_PASAJE PROPORCIONADO_
<<<<

Seamos claros: hay diferencias entre votar y protestar. Como explicamos en los capítulos que siguen, los costos implicados en la protesta tienden a ser mayores: en promedio, la participación en manifestaciones exige más tiempo y presenta mayores riesgos que el hecho de votar. Las personas pueden sentir que es un deber participar en ambos escenarios, pero lo que difiere es el deber hacia qué o hacia quién: la sociedad en general, en el caso de los votantes; los amigos, los conocidos y los compañeros de ruta, en el de los manifestantes. En uno y otro caso, los potenciales participantes son sensibles al contexto estratégico cuando toman su decisión. Pero esos contextos estratégicos son diferentes. Por ejemplo, la previsión de que una elección será reñida puede impulsar a los votantes a acudir a las urnas, mientras que la gente quizá decida participar en una protesta en función de las dimensiones de la multitud que espera ver en las calles: en este último caso, cuanto mayor sea la cantidad de participantes, mejor.

>>>>

_CONSIGNA 1_
Responda brevemente, según el pasaje sobre el voto y la protesta:
(a) ¿Qué actividad exige, en promedio, más tiempo y presenta mayores riesgos?
(b) ¿Hacia quiénes sienten el deber de participar los manifestantes?
(c) ¿Qué previsión puede impulsar a los votantes a acudir a las urnas?
_CONSIGNA 2_
Prosiga el pasaje sobre el voto y la protesta a partir de su última oración, con el mismo tono y registro.

_DATOS PROPORCIONADOS_
<<<<

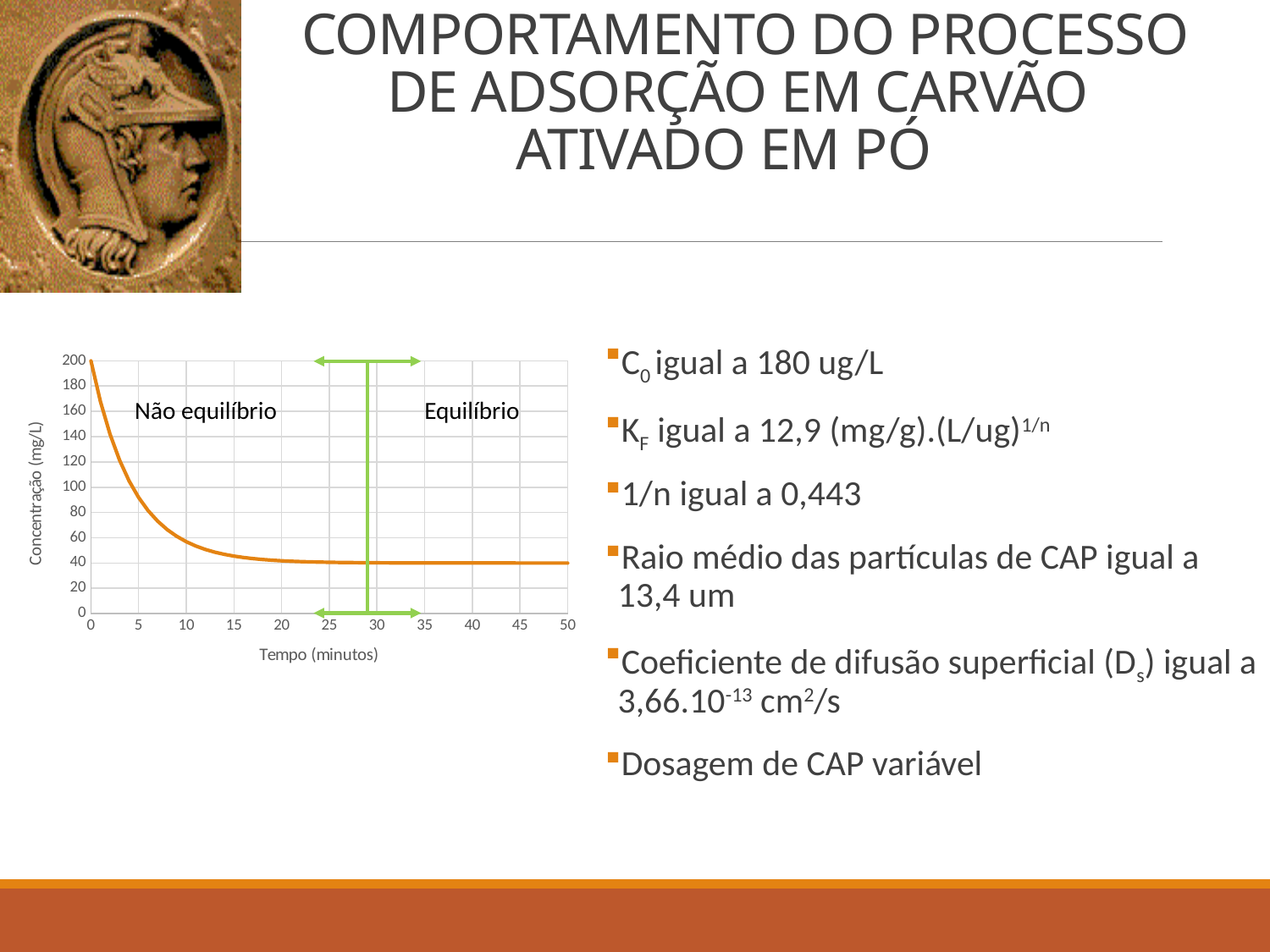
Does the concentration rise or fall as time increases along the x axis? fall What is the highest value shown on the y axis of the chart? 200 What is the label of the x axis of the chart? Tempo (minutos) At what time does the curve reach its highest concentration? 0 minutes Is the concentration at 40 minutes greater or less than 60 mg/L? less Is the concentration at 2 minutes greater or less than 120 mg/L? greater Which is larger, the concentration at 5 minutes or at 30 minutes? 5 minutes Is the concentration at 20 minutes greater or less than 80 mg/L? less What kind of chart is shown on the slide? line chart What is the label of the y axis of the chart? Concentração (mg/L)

>>>>

_RESULTADO DEL EJERCICIO 1_
(a) La participación en manifestaciones.
(b) Hacia los amigos, los conocidos y los compañeros de ruta.
(c) La previsión de que una elección será reñida.

_RESULTADO DEL EJERCICIO 2_
El aspecto clave es que los potenciales votantes y los potenciales manifestantes toman en consideración los mismos factores cuando deciden participar o quedarse en casa, aunque esos factores tengan un peso diferente en sus decisiones en cada caso. En términos más técnicos, los parámetros fundamentales son los mismos, aunque interactúen de distinta manera y sus valores sean típicamente diferentes.
Al poner dentro del mismo marco esos dos instrumentos cruciales de la participación popular, hacemos notar una unidad subyacente entre esferas dispares de la acción política. Las personas se sienten atraídas al lugar de votación o el mitin cuando consideran importante el resultado, aunque este redunde en bienes para la comunidad. Tal vez las impulsen a actuar respuestas emocionales a las acciones de las élites. Al respecto, demostraremos que una emoción clave, la ira, es un poderoso propulsor de la acción colectiva, consista esta en votar o en manifestar. Los participantes potenciales en esos dos tipos de acción pueden ser sensibles a una idea de obligación moral de actuar; sin embargo, dejaremos en claro que esas obligaciones morales son más situacionales que absolutas.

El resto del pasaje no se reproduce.